Neural Naturalist: Generating Fine-Grained Image Comparisons

Maxwell Forbes,Christine Kaeser-Chen,Piyush Sharma,Serge Belongie
DOI: https://doi.org/10.48550/arXiv.1909.04101
2019-11-14
Abstract:We introduce the new Birds-to-Words dataset of 41k sentences describing fine-grained differences between photographs of birds. The language collected is highly detailed, while remaining understandable to the everyday observer (e.g., "heart-shaped face," "squat body"). Paragraph-length descriptions naturally adapt to varying levels of taxonomic and visual distance---drawn from a novel stratified sampling approach---with the appropriate level of detail. We propose a new model called Neural Naturalist that uses a joint image encoding and comparative module to generate comparative language, and evaluate the results with humans who must use the descriptions to distinguish real images. Our results indicate promising potential for neural models to explain differences in visual embedding space using natural language, as well as a concrete path for machine learning to aid citizen scientists in their effort to preserve biodiversity.
Computation and Language,Computer Vision and Pattern Recognition
What problem does this paper attempt to address?

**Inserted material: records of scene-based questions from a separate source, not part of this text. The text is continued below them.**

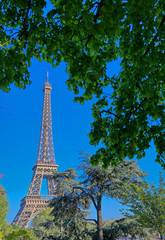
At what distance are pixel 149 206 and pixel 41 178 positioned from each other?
36.6 meters

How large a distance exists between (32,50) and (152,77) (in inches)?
105

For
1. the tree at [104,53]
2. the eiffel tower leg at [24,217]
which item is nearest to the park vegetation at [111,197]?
the tree at [104,53]

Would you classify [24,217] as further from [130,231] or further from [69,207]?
[130,231]

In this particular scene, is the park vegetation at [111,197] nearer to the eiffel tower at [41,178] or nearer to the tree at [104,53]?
the tree at [104,53]

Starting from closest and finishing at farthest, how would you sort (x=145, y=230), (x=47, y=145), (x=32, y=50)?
(x=32, y=50) → (x=145, y=230) → (x=47, y=145)

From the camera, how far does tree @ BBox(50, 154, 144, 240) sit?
13289 mm

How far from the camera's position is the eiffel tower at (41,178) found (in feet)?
137

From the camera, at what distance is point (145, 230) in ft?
42.0

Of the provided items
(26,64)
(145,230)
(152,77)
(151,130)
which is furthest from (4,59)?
(145,230)

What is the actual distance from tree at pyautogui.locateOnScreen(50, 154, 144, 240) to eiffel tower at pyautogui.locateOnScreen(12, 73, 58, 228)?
19.3 meters

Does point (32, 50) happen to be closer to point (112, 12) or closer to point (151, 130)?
point (112, 12)

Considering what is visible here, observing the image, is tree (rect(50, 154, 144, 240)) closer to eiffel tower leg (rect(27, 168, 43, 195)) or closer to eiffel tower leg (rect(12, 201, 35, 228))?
eiffel tower leg (rect(12, 201, 35, 228))

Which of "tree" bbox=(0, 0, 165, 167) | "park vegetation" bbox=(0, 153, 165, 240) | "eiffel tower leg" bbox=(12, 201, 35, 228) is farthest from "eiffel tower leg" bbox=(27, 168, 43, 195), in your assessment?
"tree" bbox=(0, 0, 165, 167)

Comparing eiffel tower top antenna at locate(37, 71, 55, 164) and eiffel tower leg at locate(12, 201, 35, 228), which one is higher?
eiffel tower top antenna at locate(37, 71, 55, 164)
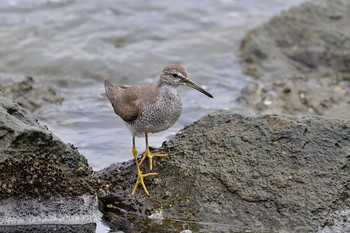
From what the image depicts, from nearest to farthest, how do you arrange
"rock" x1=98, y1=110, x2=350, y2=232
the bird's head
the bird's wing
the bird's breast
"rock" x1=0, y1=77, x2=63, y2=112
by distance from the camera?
"rock" x1=98, y1=110, x2=350, y2=232 < the bird's breast < the bird's wing < the bird's head < "rock" x1=0, y1=77, x2=63, y2=112

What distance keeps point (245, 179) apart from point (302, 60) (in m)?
6.65

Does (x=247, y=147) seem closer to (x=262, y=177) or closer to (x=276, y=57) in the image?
(x=262, y=177)

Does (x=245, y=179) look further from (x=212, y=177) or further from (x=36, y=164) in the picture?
(x=36, y=164)

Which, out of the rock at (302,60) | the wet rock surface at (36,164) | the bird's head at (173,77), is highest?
the bird's head at (173,77)

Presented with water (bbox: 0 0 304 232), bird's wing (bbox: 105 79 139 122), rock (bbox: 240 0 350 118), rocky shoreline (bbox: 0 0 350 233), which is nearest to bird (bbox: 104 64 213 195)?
bird's wing (bbox: 105 79 139 122)

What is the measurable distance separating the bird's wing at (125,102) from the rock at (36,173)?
0.89 metres

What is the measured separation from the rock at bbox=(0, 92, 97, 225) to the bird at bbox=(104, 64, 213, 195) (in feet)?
1.93

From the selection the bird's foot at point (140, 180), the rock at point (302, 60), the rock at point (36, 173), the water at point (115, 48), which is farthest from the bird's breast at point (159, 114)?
the rock at point (302, 60)

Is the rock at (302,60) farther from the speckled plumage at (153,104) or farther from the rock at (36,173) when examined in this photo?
the rock at (36,173)

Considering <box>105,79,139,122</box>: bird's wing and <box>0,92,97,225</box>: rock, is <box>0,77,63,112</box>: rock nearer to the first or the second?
<box>105,79,139,122</box>: bird's wing

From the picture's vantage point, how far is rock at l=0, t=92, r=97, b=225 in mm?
5492

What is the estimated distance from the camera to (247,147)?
20.0 feet

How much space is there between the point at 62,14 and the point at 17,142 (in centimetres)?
909

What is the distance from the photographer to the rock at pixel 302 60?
1024 centimetres
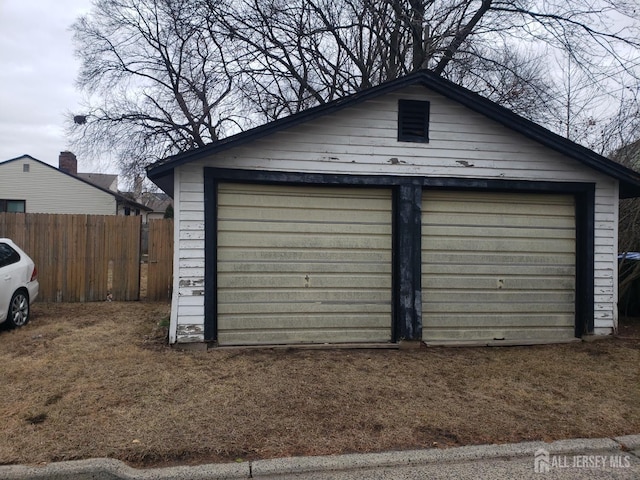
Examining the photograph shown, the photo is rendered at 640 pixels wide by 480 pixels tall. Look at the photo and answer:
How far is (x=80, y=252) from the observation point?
993cm

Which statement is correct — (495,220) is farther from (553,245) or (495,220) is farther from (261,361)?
(261,361)

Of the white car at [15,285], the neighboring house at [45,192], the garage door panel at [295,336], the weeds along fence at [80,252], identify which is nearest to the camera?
the garage door panel at [295,336]

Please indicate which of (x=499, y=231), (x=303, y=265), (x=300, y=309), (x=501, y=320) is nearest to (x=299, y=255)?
(x=303, y=265)

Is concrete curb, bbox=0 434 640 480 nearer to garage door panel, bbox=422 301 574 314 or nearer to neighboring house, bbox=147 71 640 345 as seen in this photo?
neighboring house, bbox=147 71 640 345

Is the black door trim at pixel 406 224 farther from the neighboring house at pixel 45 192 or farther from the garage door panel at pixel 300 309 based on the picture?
the neighboring house at pixel 45 192

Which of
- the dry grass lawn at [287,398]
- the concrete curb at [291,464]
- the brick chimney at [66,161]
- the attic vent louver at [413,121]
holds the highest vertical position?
the brick chimney at [66,161]

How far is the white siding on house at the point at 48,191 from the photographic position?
25.5 metres

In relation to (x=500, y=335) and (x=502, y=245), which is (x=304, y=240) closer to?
(x=502, y=245)

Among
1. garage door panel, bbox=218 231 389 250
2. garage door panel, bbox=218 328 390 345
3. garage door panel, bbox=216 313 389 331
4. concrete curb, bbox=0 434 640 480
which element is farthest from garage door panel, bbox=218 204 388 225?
concrete curb, bbox=0 434 640 480

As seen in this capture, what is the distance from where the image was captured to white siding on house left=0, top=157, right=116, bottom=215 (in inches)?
1003

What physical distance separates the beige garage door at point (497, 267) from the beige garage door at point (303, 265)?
725 millimetres

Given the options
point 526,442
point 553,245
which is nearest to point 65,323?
point 526,442

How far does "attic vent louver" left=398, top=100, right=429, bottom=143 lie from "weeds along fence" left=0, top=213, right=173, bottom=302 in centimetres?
643

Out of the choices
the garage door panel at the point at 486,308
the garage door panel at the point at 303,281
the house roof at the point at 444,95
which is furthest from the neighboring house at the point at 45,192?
the garage door panel at the point at 486,308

The problem that this paper attempts to solve is how to use natural language to explain the differences between two images in the fine - grained vision field. Specifically, the author focuses on how to generate natural language texts that describe the subtle differences between bird photos. These texts need to be detailed and understandable to non - professionals. This helps to solve a key problem in species identification, that is, how non - experts distinguish between species with similar appearances. By introducing new datasets and model architectures, the author aims to improve the performance of machine - learning models on this task, thereby assisting citizen scientists in their work on biodiversity conservation.